[Questions about scenes in images]
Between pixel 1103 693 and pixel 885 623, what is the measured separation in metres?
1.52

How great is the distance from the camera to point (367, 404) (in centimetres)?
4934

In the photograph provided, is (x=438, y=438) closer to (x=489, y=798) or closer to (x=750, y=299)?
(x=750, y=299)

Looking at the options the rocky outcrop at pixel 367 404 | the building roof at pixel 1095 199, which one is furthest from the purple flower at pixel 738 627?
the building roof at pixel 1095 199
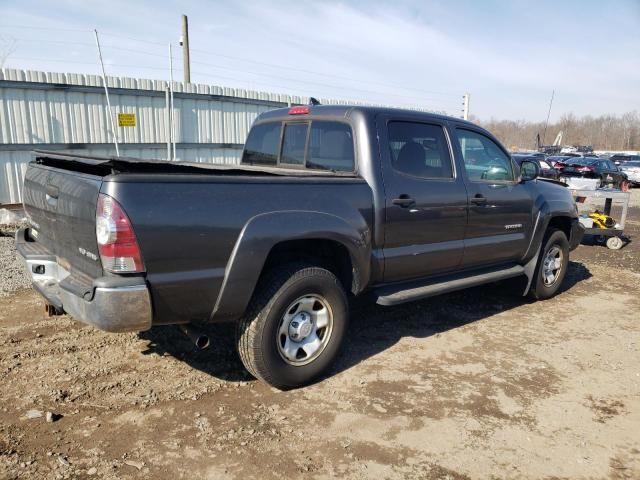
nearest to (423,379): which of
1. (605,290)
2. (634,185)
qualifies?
(605,290)

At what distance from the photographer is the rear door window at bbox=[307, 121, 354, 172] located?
4004mm

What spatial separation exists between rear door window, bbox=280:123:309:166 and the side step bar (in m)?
1.37

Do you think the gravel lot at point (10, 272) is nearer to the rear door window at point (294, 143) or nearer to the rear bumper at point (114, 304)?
the rear bumper at point (114, 304)

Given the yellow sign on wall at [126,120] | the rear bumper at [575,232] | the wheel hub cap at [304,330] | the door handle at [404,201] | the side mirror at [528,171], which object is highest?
the yellow sign on wall at [126,120]

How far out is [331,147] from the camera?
13.7ft

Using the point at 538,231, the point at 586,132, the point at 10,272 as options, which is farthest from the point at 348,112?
the point at 586,132

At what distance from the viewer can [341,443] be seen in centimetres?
296

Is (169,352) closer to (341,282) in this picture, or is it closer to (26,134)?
(341,282)

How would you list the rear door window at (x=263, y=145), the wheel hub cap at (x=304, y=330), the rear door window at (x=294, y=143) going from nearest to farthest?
the wheel hub cap at (x=304, y=330)
the rear door window at (x=294, y=143)
the rear door window at (x=263, y=145)

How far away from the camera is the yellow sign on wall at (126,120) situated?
1066 cm

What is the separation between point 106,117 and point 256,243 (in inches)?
349

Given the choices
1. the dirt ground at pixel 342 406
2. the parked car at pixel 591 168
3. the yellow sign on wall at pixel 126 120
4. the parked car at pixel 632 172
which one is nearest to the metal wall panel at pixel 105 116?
the yellow sign on wall at pixel 126 120

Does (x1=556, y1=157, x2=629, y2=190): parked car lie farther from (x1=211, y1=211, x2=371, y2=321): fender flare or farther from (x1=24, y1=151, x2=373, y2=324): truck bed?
(x1=24, y1=151, x2=373, y2=324): truck bed

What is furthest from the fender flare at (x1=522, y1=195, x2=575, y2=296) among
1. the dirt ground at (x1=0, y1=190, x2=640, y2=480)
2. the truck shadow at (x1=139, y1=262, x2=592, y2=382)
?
the dirt ground at (x1=0, y1=190, x2=640, y2=480)
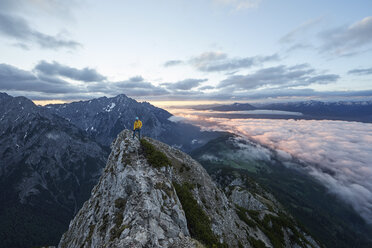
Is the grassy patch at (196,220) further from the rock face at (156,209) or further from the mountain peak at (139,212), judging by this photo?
the mountain peak at (139,212)

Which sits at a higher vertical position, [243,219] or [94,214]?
[94,214]

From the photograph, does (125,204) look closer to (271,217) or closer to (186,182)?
(186,182)

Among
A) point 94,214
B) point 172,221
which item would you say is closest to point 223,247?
point 172,221

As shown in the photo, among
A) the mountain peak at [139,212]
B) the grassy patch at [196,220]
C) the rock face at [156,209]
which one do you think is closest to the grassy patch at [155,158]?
the rock face at [156,209]

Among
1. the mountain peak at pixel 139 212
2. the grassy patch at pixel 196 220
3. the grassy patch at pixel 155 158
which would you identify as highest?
the grassy patch at pixel 155 158

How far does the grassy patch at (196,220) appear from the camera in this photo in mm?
23392

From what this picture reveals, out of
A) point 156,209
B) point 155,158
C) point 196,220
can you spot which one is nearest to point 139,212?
point 156,209

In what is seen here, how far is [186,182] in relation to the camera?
110 ft

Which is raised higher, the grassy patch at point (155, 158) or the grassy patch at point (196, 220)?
the grassy patch at point (155, 158)

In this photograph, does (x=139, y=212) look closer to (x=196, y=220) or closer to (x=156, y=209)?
(x=156, y=209)

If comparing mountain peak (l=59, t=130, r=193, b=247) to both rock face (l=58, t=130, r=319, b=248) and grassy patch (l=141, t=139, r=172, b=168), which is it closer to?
rock face (l=58, t=130, r=319, b=248)

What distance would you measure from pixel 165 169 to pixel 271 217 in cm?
5653

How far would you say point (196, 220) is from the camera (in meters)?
25.4

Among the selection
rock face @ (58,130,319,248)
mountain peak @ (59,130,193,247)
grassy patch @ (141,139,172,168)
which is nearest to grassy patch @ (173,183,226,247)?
rock face @ (58,130,319,248)
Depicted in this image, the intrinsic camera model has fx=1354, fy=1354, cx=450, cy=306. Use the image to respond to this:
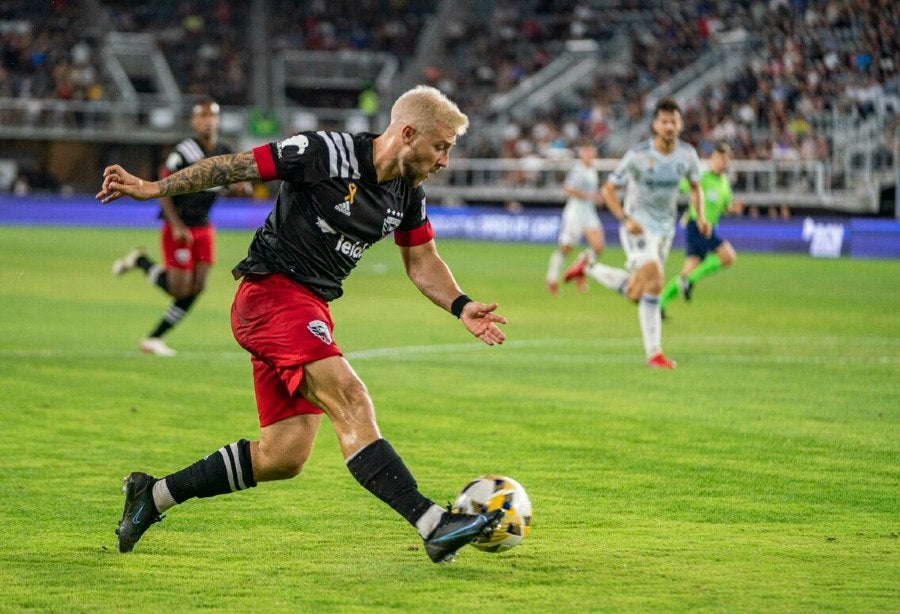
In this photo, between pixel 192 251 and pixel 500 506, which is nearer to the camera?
pixel 500 506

* [WHAT YOU ARE ASKED TO DO]
Copy out only the lines beginning at the line with "In this photograph, does" and ending at the last line of the entries. Keep them exact; drop pictures.

* [FINISHED TASK]
In this photograph, does (x=139, y=212) look closer to (x=196, y=220) or closer to (x=156, y=209)?
(x=156, y=209)

If comparing mountain peak (l=59, t=130, r=193, b=247) to both rock face (l=58, t=130, r=319, b=248) and grassy patch (l=141, t=139, r=172, b=168), which is it closer to?
rock face (l=58, t=130, r=319, b=248)

What distance would you measure from pixel 165 169 to pixel 271 217 in cm?
5653

How far would you say point (196, 220) is from the camera (in meters)?
25.4

Among the selection
rock face @ (58,130,319,248)
mountain peak @ (59,130,193,247)
grassy patch @ (141,139,172,168)
which is nearest to grassy patch @ (173,183,226,247)?
rock face @ (58,130,319,248)
Depicted in this image, the intrinsic camera model has fx=1354, fy=1354, cx=450, cy=306. Use the image to respond to this:
In this photo, between pixel 192 251 and pixel 500 506, which is nearer to the camera?
pixel 500 506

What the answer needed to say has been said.